What you will do -
[1] In the Rancher 420 thread, rewrite the paragraph beginning "When i had my rancher" as a short bulleted list that keeps its main facts.
[2] Decide whether each statement agrees with the Rancher 420 thread. Answer yes or no and quote the deciding words. (a) Dalton was in first gear with the throttle nearly wide open when the grinding began. (b) The Rancher has a 3" lift in the front. (c) According to the highlifter poster, replacing the u-joint, prop shaft and spring fixed the problem for good.
[3] Reproduce verbatim everything in the Rancher 420 thread from "MY bad.... shoulda" down to "replacing these parts.".

Document -

══════

# popping out of gear? rancher 420 grinding



## Dalton (May 19, 2009)

occbrute helped me snorkel my 07 420 rancher today, it has a 2" gorilla stage one lift in the front, snorkeled, 27x10 and 27x12 vampires. i was doing a water wheelie (in water not deep enough to need a snorkel) and had it pretty much wide open in first. all the sudden it started making this terrible grinding noise and i could feel it was no longer powering the wheels. i put it in 4x4 and proceeded more slowly and it did it again, much less violent this time because i wasnt on the gas much. i kept riding after getting out of the water and had no problems. what is goin on with my little honda? :thinking:


----------



## OCCKawi (May 12, 2009)

son!! I'm OCCKawi, OCCBrute = Dolph. Btw, pics ain't gonna be up till prolly thurs...sorry. Good name again also, HA


----------



## Dalton (May 19, 2009)

OCCKawi said:


> son!! I'm OCCKawi, OCCBrute = Dolph. Btw, pics ain't gonna be up till prolly thurs...sorry. Good name again also, HA



MY bad.... shoulda used tyler instead so there is no confusion :haha:

this is what someone on highlifter said



highlifter guy said:


> When i had my rancher it did the same thing. Whats going on is your rear propeller shaft is coming out of the u-joint. The diff has a spring that pushes out on the prop shaft and sometimes the spring wears out. It is suppose to keep it pushed into the u-joint, but that is not always the case. Kind of a bad design if you ask me. I changed the whole assembly out (u-joint, prop shaft and spring) and it worked for awhile. Then went bad again. I would suggest taking off your lift and replacing these parts.

══════

Provided records -
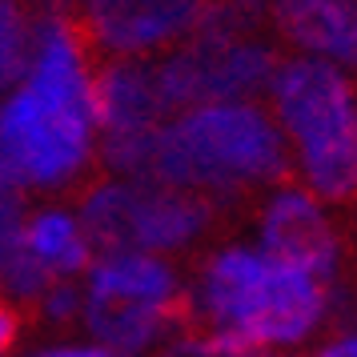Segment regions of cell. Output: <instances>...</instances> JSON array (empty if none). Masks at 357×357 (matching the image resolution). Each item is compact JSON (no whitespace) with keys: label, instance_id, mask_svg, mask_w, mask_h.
Instances as JSON below:
<instances>
[{"label":"cell","instance_id":"obj_1","mask_svg":"<svg viewBox=\"0 0 357 357\" xmlns=\"http://www.w3.org/2000/svg\"><path fill=\"white\" fill-rule=\"evenodd\" d=\"M100 56L77 13L36 8L29 68L0 100V185L29 201L81 193L100 169Z\"/></svg>","mask_w":357,"mask_h":357},{"label":"cell","instance_id":"obj_3","mask_svg":"<svg viewBox=\"0 0 357 357\" xmlns=\"http://www.w3.org/2000/svg\"><path fill=\"white\" fill-rule=\"evenodd\" d=\"M357 317L345 289L265 253L249 233L217 237L189 265V321L261 354H309Z\"/></svg>","mask_w":357,"mask_h":357},{"label":"cell","instance_id":"obj_19","mask_svg":"<svg viewBox=\"0 0 357 357\" xmlns=\"http://www.w3.org/2000/svg\"><path fill=\"white\" fill-rule=\"evenodd\" d=\"M261 357H309V354H261Z\"/></svg>","mask_w":357,"mask_h":357},{"label":"cell","instance_id":"obj_18","mask_svg":"<svg viewBox=\"0 0 357 357\" xmlns=\"http://www.w3.org/2000/svg\"><path fill=\"white\" fill-rule=\"evenodd\" d=\"M345 225H349V249H357V209H349V221Z\"/></svg>","mask_w":357,"mask_h":357},{"label":"cell","instance_id":"obj_5","mask_svg":"<svg viewBox=\"0 0 357 357\" xmlns=\"http://www.w3.org/2000/svg\"><path fill=\"white\" fill-rule=\"evenodd\" d=\"M281 40L269 24V8L209 4L205 24L189 45L153 61L173 116L197 105L265 100L281 68Z\"/></svg>","mask_w":357,"mask_h":357},{"label":"cell","instance_id":"obj_2","mask_svg":"<svg viewBox=\"0 0 357 357\" xmlns=\"http://www.w3.org/2000/svg\"><path fill=\"white\" fill-rule=\"evenodd\" d=\"M100 173L149 177L229 209L293 177L289 145L265 100L197 105L149 137L100 141Z\"/></svg>","mask_w":357,"mask_h":357},{"label":"cell","instance_id":"obj_10","mask_svg":"<svg viewBox=\"0 0 357 357\" xmlns=\"http://www.w3.org/2000/svg\"><path fill=\"white\" fill-rule=\"evenodd\" d=\"M0 241H17L52 281H84V273L97 261V241L84 225L77 201L68 197L29 201L4 189Z\"/></svg>","mask_w":357,"mask_h":357},{"label":"cell","instance_id":"obj_13","mask_svg":"<svg viewBox=\"0 0 357 357\" xmlns=\"http://www.w3.org/2000/svg\"><path fill=\"white\" fill-rule=\"evenodd\" d=\"M36 45V8L24 4H0V81L13 84L29 68Z\"/></svg>","mask_w":357,"mask_h":357},{"label":"cell","instance_id":"obj_7","mask_svg":"<svg viewBox=\"0 0 357 357\" xmlns=\"http://www.w3.org/2000/svg\"><path fill=\"white\" fill-rule=\"evenodd\" d=\"M84 225L97 241V253L132 249L153 257H201L213 245L221 209L197 193L161 185L149 177H97L77 193Z\"/></svg>","mask_w":357,"mask_h":357},{"label":"cell","instance_id":"obj_11","mask_svg":"<svg viewBox=\"0 0 357 357\" xmlns=\"http://www.w3.org/2000/svg\"><path fill=\"white\" fill-rule=\"evenodd\" d=\"M97 109L105 141L149 137V132L161 129L165 121H173V109L161 93L153 61H100Z\"/></svg>","mask_w":357,"mask_h":357},{"label":"cell","instance_id":"obj_8","mask_svg":"<svg viewBox=\"0 0 357 357\" xmlns=\"http://www.w3.org/2000/svg\"><path fill=\"white\" fill-rule=\"evenodd\" d=\"M249 237L277 261L341 285V269L349 261V225L341 221V209L325 205L293 177L253 201Z\"/></svg>","mask_w":357,"mask_h":357},{"label":"cell","instance_id":"obj_12","mask_svg":"<svg viewBox=\"0 0 357 357\" xmlns=\"http://www.w3.org/2000/svg\"><path fill=\"white\" fill-rule=\"evenodd\" d=\"M269 24L285 52L321 56L357 73V0H281Z\"/></svg>","mask_w":357,"mask_h":357},{"label":"cell","instance_id":"obj_6","mask_svg":"<svg viewBox=\"0 0 357 357\" xmlns=\"http://www.w3.org/2000/svg\"><path fill=\"white\" fill-rule=\"evenodd\" d=\"M189 321V269L181 261L109 249L84 273L81 333L113 357H153Z\"/></svg>","mask_w":357,"mask_h":357},{"label":"cell","instance_id":"obj_16","mask_svg":"<svg viewBox=\"0 0 357 357\" xmlns=\"http://www.w3.org/2000/svg\"><path fill=\"white\" fill-rule=\"evenodd\" d=\"M8 357H113L105 345H97L84 333H40V337L24 341L20 349Z\"/></svg>","mask_w":357,"mask_h":357},{"label":"cell","instance_id":"obj_14","mask_svg":"<svg viewBox=\"0 0 357 357\" xmlns=\"http://www.w3.org/2000/svg\"><path fill=\"white\" fill-rule=\"evenodd\" d=\"M29 321L45 333H81L84 321V281H52L49 293L36 301Z\"/></svg>","mask_w":357,"mask_h":357},{"label":"cell","instance_id":"obj_4","mask_svg":"<svg viewBox=\"0 0 357 357\" xmlns=\"http://www.w3.org/2000/svg\"><path fill=\"white\" fill-rule=\"evenodd\" d=\"M265 105L289 145L293 181L341 213L357 209V73L285 52Z\"/></svg>","mask_w":357,"mask_h":357},{"label":"cell","instance_id":"obj_15","mask_svg":"<svg viewBox=\"0 0 357 357\" xmlns=\"http://www.w3.org/2000/svg\"><path fill=\"white\" fill-rule=\"evenodd\" d=\"M153 357H253V354L245 345H237V341L221 337V333H209L201 325L185 321Z\"/></svg>","mask_w":357,"mask_h":357},{"label":"cell","instance_id":"obj_9","mask_svg":"<svg viewBox=\"0 0 357 357\" xmlns=\"http://www.w3.org/2000/svg\"><path fill=\"white\" fill-rule=\"evenodd\" d=\"M201 0H89L77 8L100 61H161L205 24Z\"/></svg>","mask_w":357,"mask_h":357},{"label":"cell","instance_id":"obj_17","mask_svg":"<svg viewBox=\"0 0 357 357\" xmlns=\"http://www.w3.org/2000/svg\"><path fill=\"white\" fill-rule=\"evenodd\" d=\"M309 357H357V317L333 325V329L309 349Z\"/></svg>","mask_w":357,"mask_h":357}]
</instances>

══════

Per-task answers -
[1]
- The poster's own Rancher had the same problem.
- Cause: the rear propeller shaft comes out of the u-joint.
- A spring in the differential is supposed to push the prop shaft into the u-joint, but the spring can wear out and stop doing so.
- The poster considers this a bad design.
- Replacing the whole assembly (u-joint, prop shaft and spring) worked for a while, then the problem returned.
- Suggested fix: take off the lift and replace these parts.

[2]
(a) Yes: "had it pretty much wide open in first"
(b) No: "it has a 2" gorilla stage one lift in the front"
(c) No: "it worked for awhile. Then went bad again."

[3]
MY bad.... shoulda used tyler instead so there is no confusion :haha:

this is what someone on highlifter said



highlifter guy said:


> When i had my rancher it did the same thing. Whats going on is your rear propeller shaft is coming out of the u-joint. The diff has a spring that pushes out on the prop shaft and sometimes the spring wears out. It is suppose to keep it pushed into the u-joint, but that is not always the case. Kind of a bad design if you ask me. I changed the whole assembly out (u-joint, prop shaft and spring) and it worked for awhile. Then went bad again. I would suggest taking off your lift and replacing these parts.